Wednesday, March 16, 2011

Steeped in Apartheid


This morning we had a stereotypically African experience when our service mentor couldn’t make it to our early-morning meeting because her nanny didn’t show up and there was no way to reach her.  Instead, we watched a movie for our Lit class that was directed by Tsitsi Dangeremba, a world-renowned Zimbabwean author who dabbles in film-making.  She will be visiting our class April 13th. Although the movies left a bit to be desired for in the action, acting talent, plot intricacy, and cinematography categories, I appreciated the emphasis on women’s liberation, music, and class struggles.  I look forward to reading her books and meeting Tsitsi.  After the movie, I grabbed some lunch at Madibaz café on campus (Madiba is Nelson Mandela’s clan name).  Then I wrote a long-needed email to mom and headed to Lit. 

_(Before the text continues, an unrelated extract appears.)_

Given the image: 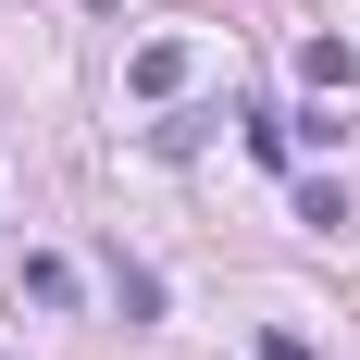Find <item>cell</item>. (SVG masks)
Here are the masks:
<instances>
[{"mask_svg": "<svg viewBox=\"0 0 360 360\" xmlns=\"http://www.w3.org/2000/svg\"><path fill=\"white\" fill-rule=\"evenodd\" d=\"M298 75H311V87H348L360 50H348V37H311V50H298Z\"/></svg>", "mask_w": 360, "mask_h": 360, "instance_id": "6da1fadb", "label": "cell"}, {"mask_svg": "<svg viewBox=\"0 0 360 360\" xmlns=\"http://www.w3.org/2000/svg\"><path fill=\"white\" fill-rule=\"evenodd\" d=\"M137 87H149V100H162V87H186V50H174V37H149V50H137Z\"/></svg>", "mask_w": 360, "mask_h": 360, "instance_id": "7a4b0ae2", "label": "cell"}, {"mask_svg": "<svg viewBox=\"0 0 360 360\" xmlns=\"http://www.w3.org/2000/svg\"><path fill=\"white\" fill-rule=\"evenodd\" d=\"M25 298L37 311H75V261H25Z\"/></svg>", "mask_w": 360, "mask_h": 360, "instance_id": "3957f363", "label": "cell"}, {"mask_svg": "<svg viewBox=\"0 0 360 360\" xmlns=\"http://www.w3.org/2000/svg\"><path fill=\"white\" fill-rule=\"evenodd\" d=\"M261 360H323V348H311V335H286V323H274V335H261Z\"/></svg>", "mask_w": 360, "mask_h": 360, "instance_id": "277c9868", "label": "cell"}]
</instances>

In Lit, we discussed two films and the South African classic Triomf.  Triomf is the new name of a formerly black settlement called Sophiatown.  When the Group Areas Act was inacted in 1950, non-European people were moved from their homes into townships.  Black, Coloured, and Indian people were relocated into townships filled with matchbox houses and no infrastructure in order that they might develop and grow in what President Botha referred to as a policy of “good neighborliness.”  In reality the policy put all non-Europeans away from whites, neither seen nor heard of without permission from white employers who signed non-Europeans’ passbooks to be in white areas.  Sophiatown was a vibrant artsy township outside of Johannesberg that was bulldozed and, as the story Triomf describes, was filled with white-trash families moving into the city to find work.  It is a hard book to read, as it is a string of narratives from different family member’s viewpoints, so there is no overarching plot.  And the characters are all incestuous people who represent the epitome of Apartheid’s aim to ‘take care of your own.’  Needless to say, it is a bit disturbing, but the comic relief is often hilarious, and we were lucky enough to act out those funnier parts in role play in class last week.  Although it’s embarrassing to get in front of one’s class and act like a complete idiot, it set a lighter tone than the normal intense discussions surrounding the incredible harm of Apartheid which fill every one of our classes.

Culture for Bruce

I may not have expressed it before, but it is emotionally taxing rehashing Apartheid events in each class (except Bio).  We are learning about township jazz in music, which is music born of the struggle of being relocated.  In lit everything is about race, class, and gender struggles, and in seminar we are rehashing the Truth and Reconciliation Commission which aimed to put the past behind and move forward as a united country.  It can be depressing when we see these issues drug out and considered from every possible angle.  I never realized how tired I would get, not like bored tired, but just exhausted from trying to really understand what people went through and are still going through because of Colonial rule and its culmination in Apartheid. I really look forward to weekends to try and clear my mind for a while (when I'm not reading about it).


1 comment:

  1. We usually agree on things but I disagree with you as it was always easy for me to get in fornt of a group and act like an idiot.